Nov 30
2007Memory Management
Filed Under (Windows Xp) by Admin on 30-11-2007
Tagged Under : , cpu, How Virtual Memory Works, memory, Memory Management, Memory Pages, ram, rom, Virtual Memory
The memory on your machine is divided into two categories. First, there is the system’s physical memory—RAM chips. These chips are built for exchanging data with the CPU at very high speeds. Unfortunately, high speeds come at high costs, and even the richest know that it isn’t wise to invest all one’s money in RAM.
Instead, we load our systems with all the physical memory our budgets allow, and add to it a cheaper (and slower) storage medium like a hard disk drive. This hard drive is now used to provide us with virtual memory.

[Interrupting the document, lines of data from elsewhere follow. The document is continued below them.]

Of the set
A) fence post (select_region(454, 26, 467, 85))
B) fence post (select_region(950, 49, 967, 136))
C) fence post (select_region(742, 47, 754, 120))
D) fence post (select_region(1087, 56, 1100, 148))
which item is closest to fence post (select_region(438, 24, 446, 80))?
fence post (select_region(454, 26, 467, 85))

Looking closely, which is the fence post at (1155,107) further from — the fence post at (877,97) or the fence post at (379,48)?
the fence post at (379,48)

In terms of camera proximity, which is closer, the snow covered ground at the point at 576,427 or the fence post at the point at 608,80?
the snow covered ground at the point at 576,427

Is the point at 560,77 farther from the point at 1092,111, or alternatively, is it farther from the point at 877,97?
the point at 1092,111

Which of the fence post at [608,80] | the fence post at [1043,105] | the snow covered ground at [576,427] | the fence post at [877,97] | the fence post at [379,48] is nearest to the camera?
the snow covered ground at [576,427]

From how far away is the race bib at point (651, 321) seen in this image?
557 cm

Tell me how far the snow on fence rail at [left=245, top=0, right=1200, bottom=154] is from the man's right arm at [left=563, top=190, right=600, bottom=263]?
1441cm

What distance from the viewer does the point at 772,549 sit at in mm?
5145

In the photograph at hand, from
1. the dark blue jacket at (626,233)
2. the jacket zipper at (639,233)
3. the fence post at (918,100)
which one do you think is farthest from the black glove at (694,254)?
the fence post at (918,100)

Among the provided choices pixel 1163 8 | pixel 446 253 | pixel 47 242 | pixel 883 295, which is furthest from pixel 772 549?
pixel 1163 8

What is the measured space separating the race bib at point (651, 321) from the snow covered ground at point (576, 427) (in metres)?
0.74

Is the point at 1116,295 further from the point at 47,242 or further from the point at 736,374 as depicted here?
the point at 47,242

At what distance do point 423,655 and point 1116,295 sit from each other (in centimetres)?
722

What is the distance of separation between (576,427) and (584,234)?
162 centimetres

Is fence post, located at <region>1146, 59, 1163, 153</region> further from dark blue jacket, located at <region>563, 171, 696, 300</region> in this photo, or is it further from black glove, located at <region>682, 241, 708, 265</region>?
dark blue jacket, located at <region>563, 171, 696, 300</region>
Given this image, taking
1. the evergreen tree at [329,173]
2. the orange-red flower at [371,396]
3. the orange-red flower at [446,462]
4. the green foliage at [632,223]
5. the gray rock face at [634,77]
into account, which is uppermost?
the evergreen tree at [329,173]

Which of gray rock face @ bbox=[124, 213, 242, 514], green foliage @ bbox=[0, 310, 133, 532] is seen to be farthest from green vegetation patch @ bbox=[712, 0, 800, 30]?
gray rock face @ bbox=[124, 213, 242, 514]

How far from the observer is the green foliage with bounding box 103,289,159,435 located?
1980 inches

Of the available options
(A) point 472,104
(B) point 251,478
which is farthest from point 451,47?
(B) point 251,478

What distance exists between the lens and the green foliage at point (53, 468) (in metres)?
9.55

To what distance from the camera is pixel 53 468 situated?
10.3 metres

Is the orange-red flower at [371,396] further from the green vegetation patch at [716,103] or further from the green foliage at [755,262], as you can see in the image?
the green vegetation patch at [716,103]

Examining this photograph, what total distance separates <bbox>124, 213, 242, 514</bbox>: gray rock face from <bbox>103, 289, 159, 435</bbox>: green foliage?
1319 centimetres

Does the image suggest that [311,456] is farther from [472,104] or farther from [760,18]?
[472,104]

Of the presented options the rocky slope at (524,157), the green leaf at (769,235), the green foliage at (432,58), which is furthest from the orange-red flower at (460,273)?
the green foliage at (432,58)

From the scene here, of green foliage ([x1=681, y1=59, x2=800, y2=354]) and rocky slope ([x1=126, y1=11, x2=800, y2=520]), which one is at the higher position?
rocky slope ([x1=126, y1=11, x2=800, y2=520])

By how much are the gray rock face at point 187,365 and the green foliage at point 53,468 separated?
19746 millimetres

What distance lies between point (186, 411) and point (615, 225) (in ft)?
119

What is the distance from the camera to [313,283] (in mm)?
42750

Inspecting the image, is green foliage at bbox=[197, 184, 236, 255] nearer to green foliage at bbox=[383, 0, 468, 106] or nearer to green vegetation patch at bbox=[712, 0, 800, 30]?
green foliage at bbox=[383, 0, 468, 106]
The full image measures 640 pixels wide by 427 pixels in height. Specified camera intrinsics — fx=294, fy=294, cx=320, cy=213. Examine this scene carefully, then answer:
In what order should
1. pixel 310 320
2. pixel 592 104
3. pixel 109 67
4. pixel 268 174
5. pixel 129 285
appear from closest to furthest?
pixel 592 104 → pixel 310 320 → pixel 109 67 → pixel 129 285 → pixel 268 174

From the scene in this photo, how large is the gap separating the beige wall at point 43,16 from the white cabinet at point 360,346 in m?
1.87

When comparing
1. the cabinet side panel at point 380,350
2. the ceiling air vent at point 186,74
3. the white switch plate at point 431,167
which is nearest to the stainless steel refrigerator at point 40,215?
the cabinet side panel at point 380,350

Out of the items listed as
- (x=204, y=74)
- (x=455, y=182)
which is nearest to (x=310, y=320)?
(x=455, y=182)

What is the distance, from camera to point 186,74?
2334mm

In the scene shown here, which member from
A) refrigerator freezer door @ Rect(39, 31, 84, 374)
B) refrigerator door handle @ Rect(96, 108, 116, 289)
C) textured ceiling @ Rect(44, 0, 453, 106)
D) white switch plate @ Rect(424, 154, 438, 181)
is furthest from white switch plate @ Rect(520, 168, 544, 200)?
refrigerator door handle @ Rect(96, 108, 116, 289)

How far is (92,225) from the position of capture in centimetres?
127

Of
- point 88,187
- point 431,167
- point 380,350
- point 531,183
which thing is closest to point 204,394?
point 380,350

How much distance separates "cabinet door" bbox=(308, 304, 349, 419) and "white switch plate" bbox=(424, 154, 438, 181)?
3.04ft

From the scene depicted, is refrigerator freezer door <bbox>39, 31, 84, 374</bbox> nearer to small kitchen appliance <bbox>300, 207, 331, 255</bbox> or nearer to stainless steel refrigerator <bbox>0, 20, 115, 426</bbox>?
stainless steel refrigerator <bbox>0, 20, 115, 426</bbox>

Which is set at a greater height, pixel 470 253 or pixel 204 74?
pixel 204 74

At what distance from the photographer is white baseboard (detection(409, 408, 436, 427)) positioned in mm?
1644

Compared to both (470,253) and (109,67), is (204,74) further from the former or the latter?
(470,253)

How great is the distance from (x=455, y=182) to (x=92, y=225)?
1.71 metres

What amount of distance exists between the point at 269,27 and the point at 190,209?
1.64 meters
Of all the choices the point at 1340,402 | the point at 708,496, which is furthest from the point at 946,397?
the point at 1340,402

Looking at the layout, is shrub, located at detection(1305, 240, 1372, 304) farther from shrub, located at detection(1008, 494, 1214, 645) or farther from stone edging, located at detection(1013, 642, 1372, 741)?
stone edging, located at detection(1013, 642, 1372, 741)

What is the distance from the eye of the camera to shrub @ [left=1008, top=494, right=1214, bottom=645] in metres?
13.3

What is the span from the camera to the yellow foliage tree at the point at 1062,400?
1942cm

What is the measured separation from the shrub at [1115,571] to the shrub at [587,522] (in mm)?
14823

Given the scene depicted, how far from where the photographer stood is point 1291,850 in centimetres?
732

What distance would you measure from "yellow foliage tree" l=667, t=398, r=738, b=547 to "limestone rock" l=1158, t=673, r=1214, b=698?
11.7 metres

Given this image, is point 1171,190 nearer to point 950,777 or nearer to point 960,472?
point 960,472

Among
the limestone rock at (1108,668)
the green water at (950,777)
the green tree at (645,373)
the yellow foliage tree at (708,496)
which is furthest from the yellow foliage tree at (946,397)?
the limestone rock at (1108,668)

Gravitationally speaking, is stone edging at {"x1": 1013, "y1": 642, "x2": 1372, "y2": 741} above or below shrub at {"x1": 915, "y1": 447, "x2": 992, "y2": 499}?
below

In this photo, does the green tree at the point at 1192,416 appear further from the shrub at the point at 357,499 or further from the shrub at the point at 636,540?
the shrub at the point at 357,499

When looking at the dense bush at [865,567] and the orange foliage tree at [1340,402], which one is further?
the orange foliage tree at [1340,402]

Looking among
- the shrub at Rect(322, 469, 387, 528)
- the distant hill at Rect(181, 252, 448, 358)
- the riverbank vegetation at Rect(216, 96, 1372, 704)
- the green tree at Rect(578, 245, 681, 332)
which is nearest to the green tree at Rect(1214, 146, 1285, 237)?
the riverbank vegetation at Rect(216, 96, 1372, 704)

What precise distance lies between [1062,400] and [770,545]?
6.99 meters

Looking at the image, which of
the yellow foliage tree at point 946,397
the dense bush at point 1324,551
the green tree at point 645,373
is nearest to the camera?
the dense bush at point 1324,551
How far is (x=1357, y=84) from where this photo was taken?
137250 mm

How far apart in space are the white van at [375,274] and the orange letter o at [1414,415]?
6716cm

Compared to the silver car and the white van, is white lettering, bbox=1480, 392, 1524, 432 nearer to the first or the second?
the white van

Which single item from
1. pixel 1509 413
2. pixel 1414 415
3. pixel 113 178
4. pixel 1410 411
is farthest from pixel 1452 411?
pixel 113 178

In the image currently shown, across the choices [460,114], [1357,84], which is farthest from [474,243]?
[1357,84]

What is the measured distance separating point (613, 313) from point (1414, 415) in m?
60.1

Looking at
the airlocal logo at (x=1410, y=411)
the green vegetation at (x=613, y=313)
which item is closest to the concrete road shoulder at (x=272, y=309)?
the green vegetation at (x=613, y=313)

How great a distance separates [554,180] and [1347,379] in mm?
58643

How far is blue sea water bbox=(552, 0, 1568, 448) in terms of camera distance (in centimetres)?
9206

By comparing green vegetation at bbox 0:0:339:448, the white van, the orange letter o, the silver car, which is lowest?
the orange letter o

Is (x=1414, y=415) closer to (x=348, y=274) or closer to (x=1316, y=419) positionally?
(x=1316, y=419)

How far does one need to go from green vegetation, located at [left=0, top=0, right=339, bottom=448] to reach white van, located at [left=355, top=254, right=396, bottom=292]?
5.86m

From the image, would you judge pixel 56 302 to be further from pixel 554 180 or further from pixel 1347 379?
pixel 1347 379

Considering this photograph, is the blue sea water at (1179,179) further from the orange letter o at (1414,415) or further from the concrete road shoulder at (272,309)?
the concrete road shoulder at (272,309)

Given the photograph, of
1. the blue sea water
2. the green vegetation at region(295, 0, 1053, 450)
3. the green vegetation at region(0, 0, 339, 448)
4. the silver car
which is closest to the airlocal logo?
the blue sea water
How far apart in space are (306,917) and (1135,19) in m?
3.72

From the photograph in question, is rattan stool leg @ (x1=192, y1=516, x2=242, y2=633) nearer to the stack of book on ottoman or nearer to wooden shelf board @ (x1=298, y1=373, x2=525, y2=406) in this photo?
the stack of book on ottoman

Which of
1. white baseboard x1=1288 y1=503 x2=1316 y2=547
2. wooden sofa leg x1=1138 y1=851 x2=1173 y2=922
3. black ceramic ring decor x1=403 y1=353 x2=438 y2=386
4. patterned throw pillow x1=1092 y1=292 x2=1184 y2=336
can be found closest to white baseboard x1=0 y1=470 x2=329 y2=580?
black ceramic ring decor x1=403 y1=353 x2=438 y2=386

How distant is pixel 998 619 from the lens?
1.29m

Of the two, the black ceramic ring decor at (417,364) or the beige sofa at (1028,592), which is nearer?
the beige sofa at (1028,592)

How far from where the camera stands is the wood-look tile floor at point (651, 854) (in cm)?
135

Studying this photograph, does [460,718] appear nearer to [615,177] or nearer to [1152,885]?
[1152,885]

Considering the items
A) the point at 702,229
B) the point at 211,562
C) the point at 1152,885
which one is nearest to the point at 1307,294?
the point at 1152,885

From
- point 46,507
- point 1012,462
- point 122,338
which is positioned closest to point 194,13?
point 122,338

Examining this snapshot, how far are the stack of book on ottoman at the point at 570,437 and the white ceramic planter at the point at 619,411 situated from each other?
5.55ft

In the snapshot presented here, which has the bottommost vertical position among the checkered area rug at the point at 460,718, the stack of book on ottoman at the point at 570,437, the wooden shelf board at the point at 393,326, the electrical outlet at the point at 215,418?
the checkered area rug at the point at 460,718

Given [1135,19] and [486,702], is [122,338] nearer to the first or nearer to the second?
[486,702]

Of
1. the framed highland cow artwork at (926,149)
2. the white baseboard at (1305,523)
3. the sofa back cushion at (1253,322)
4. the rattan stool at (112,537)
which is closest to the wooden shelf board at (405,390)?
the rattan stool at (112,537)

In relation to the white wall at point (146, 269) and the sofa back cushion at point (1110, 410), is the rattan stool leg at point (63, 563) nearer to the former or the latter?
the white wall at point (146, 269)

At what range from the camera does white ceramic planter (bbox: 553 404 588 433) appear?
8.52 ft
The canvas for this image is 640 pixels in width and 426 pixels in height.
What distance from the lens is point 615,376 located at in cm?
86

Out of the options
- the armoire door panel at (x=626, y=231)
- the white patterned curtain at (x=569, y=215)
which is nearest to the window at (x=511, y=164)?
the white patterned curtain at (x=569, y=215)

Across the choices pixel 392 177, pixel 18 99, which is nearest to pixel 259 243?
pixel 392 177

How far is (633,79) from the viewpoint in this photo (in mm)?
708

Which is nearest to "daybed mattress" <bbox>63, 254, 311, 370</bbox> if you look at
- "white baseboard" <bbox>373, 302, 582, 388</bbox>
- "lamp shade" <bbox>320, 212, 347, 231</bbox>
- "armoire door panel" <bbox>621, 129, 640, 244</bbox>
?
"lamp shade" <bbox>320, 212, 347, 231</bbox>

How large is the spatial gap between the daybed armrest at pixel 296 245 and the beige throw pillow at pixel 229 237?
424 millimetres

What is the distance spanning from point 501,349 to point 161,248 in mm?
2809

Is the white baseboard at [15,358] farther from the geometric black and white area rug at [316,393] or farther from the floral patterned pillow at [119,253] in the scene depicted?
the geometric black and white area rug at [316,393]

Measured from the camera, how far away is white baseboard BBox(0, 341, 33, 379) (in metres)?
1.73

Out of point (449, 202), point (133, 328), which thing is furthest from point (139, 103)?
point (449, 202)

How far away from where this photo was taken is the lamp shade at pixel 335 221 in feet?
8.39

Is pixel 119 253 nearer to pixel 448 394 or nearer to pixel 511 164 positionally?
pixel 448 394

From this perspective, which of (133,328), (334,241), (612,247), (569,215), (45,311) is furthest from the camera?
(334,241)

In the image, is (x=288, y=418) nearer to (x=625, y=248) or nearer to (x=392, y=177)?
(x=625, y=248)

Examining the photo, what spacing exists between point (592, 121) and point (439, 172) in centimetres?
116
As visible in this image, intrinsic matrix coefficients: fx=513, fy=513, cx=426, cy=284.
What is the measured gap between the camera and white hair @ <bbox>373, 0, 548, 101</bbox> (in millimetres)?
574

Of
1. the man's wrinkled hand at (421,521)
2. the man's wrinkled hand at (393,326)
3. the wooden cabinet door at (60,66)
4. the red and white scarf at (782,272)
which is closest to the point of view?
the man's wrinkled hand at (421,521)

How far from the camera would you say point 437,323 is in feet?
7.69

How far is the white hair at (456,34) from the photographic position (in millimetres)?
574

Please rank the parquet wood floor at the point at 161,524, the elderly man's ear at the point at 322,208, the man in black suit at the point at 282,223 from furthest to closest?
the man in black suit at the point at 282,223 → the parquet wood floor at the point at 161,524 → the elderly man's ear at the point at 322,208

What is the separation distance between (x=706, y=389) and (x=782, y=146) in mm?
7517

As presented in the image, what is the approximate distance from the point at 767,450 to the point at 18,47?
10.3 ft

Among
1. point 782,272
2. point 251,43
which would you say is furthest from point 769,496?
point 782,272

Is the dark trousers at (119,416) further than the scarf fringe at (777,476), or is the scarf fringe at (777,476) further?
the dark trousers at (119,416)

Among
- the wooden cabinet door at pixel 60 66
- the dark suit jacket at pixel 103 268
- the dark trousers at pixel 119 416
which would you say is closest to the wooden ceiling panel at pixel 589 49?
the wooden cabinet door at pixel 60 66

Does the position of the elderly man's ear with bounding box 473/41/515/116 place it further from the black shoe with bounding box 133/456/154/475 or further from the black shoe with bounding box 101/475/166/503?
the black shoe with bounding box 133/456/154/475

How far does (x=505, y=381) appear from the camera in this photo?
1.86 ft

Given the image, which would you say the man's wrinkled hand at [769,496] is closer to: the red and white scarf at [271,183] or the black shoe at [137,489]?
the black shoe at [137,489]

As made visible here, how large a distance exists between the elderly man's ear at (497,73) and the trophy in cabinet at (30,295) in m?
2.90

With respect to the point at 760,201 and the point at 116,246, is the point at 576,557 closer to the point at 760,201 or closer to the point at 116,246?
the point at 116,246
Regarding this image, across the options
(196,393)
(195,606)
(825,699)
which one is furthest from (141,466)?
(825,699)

Let us look at an OS running multiple tasks. One option for it would be to divide the available physical memory among the tasks, and give each portion to one task. This may make sense for two, maybe three processes which will get all the memory they need, but any more and your system would be slower than a pregnant hippo. Rather than face this, a better option would be to let each process have the memory it needs, and should the physical memory fall short, to store the process’ data on a hard disk, and bring it into the physical memory when needed. This space that the operating system uses on the hard disk is called virtual memory. Using virtual memory, the OS ‘fools’ programs into believing that they have the system memory all to themselves.
How Virtual Memory Works
Consider the case of a process running on your system. It’s one that requires a large amount of memory, but your OS cannot spare that much. What it does instead is load only the most essential part of the process into the physical memory, putting the rest in the virtual memory. Soon enough, the process will raise a ‘page fault’, because it couldn’t find a page it wanted in the physical memory. This, of course, is because your OS put it on the hard drive. At this point, the OS suspends this process, and begins to look for the page in the virtual memory. If it cannot find the page, it tells you that the process cannot go on under these conditions, and kills it. If, however, it does find the required page, it begins to look for free space in the physical memory for it to store this page. If the memory is full, the OS will look for pages that haven’t been used in a long time; it will then take the oldest of these pages, put it into the virtual memory, and use the newly freed space to load the page it got from the virtual memory. It now wakes up the process and tells it that its page is ready.
Memory Pages
Imagine you are looking for a word in the dictionary. You open the dictionary, turn to the page that has your word, and move your finger down to hunt for it. Memory is organised in much the same way. The entire system RAM is your dictionary, memory is organized into pages which hold lots of data, and the OS runs its supposed ‘finger’ down the page to find the data it is looking for.